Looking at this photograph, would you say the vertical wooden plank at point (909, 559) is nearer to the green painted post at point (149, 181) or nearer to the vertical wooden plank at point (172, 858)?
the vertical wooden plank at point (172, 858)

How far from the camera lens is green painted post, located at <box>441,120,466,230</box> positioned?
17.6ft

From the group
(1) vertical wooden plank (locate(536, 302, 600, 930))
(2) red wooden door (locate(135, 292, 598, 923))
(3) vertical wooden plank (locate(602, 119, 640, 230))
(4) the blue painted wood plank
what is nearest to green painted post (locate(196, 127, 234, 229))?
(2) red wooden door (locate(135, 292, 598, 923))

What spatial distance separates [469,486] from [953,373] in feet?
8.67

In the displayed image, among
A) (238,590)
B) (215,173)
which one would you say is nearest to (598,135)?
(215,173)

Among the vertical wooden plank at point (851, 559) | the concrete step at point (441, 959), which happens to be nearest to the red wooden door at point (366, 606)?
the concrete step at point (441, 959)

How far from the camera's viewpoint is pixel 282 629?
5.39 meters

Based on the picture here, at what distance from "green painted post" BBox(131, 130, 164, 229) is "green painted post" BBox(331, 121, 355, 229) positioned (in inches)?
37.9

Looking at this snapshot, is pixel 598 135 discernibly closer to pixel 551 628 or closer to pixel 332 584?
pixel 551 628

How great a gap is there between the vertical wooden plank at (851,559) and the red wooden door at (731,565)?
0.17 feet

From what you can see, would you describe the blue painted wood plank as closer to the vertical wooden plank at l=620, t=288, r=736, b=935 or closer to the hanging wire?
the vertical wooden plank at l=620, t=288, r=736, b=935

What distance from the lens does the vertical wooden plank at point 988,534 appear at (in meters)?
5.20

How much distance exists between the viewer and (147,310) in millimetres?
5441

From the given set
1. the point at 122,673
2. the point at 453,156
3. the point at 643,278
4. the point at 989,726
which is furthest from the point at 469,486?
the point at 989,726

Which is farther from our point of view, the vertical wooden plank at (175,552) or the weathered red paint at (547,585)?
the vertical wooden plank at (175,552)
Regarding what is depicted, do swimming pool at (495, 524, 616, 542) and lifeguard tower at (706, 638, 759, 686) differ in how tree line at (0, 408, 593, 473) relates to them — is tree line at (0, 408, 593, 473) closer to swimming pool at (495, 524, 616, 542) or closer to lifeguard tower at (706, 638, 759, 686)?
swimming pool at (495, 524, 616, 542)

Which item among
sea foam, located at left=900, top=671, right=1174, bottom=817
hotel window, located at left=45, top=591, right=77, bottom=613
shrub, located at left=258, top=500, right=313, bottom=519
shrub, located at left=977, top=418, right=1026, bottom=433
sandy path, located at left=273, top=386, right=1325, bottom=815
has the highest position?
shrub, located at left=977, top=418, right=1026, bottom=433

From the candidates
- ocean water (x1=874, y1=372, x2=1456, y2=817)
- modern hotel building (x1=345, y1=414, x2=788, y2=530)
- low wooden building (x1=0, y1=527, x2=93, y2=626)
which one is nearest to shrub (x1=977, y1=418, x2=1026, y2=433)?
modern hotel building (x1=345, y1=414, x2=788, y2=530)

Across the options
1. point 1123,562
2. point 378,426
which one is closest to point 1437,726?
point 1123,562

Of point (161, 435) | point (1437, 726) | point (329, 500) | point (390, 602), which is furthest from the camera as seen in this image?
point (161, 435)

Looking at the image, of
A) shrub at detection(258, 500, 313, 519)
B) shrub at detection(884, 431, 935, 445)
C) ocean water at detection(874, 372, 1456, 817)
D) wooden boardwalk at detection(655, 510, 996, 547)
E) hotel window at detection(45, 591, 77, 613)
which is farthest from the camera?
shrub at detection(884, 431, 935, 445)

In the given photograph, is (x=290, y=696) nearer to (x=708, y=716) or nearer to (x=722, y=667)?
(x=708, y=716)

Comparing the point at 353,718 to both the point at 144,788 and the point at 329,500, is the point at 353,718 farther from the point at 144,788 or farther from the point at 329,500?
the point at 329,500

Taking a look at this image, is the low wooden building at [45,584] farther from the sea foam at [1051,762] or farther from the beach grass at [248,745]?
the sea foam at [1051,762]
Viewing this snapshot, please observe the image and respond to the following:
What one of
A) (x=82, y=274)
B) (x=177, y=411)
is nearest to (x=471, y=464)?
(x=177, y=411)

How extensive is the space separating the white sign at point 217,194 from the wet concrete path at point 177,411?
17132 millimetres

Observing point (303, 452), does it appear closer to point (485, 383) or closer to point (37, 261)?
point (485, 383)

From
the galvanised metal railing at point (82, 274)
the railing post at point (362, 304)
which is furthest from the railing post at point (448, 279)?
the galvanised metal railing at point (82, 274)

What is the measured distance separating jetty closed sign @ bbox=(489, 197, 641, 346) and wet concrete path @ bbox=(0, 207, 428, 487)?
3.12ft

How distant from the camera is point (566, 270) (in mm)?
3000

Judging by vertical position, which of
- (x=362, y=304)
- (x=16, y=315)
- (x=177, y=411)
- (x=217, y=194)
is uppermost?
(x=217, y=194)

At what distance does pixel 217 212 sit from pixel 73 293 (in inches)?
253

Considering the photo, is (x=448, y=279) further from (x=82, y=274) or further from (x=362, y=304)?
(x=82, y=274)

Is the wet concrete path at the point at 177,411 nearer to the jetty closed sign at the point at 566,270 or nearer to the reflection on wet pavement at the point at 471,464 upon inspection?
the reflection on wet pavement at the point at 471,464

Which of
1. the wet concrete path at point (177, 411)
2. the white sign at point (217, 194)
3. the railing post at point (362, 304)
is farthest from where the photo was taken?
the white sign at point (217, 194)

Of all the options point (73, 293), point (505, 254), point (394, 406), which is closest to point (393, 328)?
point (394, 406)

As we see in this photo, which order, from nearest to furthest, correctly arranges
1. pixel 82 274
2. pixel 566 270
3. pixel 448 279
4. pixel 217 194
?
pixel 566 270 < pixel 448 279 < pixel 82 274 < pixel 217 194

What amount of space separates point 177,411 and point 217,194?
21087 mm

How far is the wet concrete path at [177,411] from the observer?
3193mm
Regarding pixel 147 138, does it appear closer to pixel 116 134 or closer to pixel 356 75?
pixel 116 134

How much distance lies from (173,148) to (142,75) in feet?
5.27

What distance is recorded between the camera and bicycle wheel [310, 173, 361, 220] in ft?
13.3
==*==
Requirements> Format the entries above as a numbered list, starting with the line containing "How extensive is" and going down through the line containing "pixel 566 270 <", both included. Omit blank lines.

Response>
1. How extensive is the space separating the white sign at point 217,194 from the wet concrete path at point 177,411?
2. 17132 millimetres
3. Observing point (303, 452), does it appear closer to point (485, 383) or closer to point (37, 261)?
4. point (485, 383)
5. From
6. the galvanised metal railing at point (82, 274)
7. the railing post at point (362, 304)
8. which is furthest from the railing post at point (448, 279)?
9. the galvanised metal railing at point (82, 274)
10. What is the measured distance separating jetty closed sign @ bbox=(489, 197, 641, 346) and wet concrete path @ bbox=(0, 207, 428, 487)?
11. 3.12ft
12. How distant from the camera is point (566, 270) (in mm)?
13. 3000
14. Judging by vertical position, which of
15. - (x=362, y=304)
16. - (x=16, y=315)
17. - (x=177, y=411)
18. - (x=217, y=194)
19. is uppermost?
20. (x=217, y=194)
21. At what distance does pixel 217 212 sit from pixel 73 293 (in inches)?
22. 253
23. Considering the photo, is (x=448, y=279) further from (x=82, y=274) or further from (x=362, y=304)?
24. (x=82, y=274)
25. Is the wet concrete path at the point at 177,411 nearer to the jetty closed sign at the point at 566,270 or nearer to the reflection on wet pavement at the point at 471,464 upon inspection?
26. the reflection on wet pavement at the point at 471,464
27. Which of
28. 1. the wet concrete path at point (177, 411)
29. 2. the white sign at point (217, 194)
30. 3. the railing post at point (362, 304)
31. is farthest from where the photo was taken?
32. the white sign at point (217, 194)
33. Of all the options point (73, 293), point (505, 254), point (394, 406), which is closest to point (393, 328)?
34. point (394, 406)
35. As we see in this photo, which order, from nearest to furthest, correctly arranges
36. 1. pixel 82 274
37. 2. pixel 566 270
38. 3. pixel 448 279
39. 4. pixel 217 194
40. ?
41. pixel 566 270 < pixel 448 279 < pixel 82 274 < pixel 217 194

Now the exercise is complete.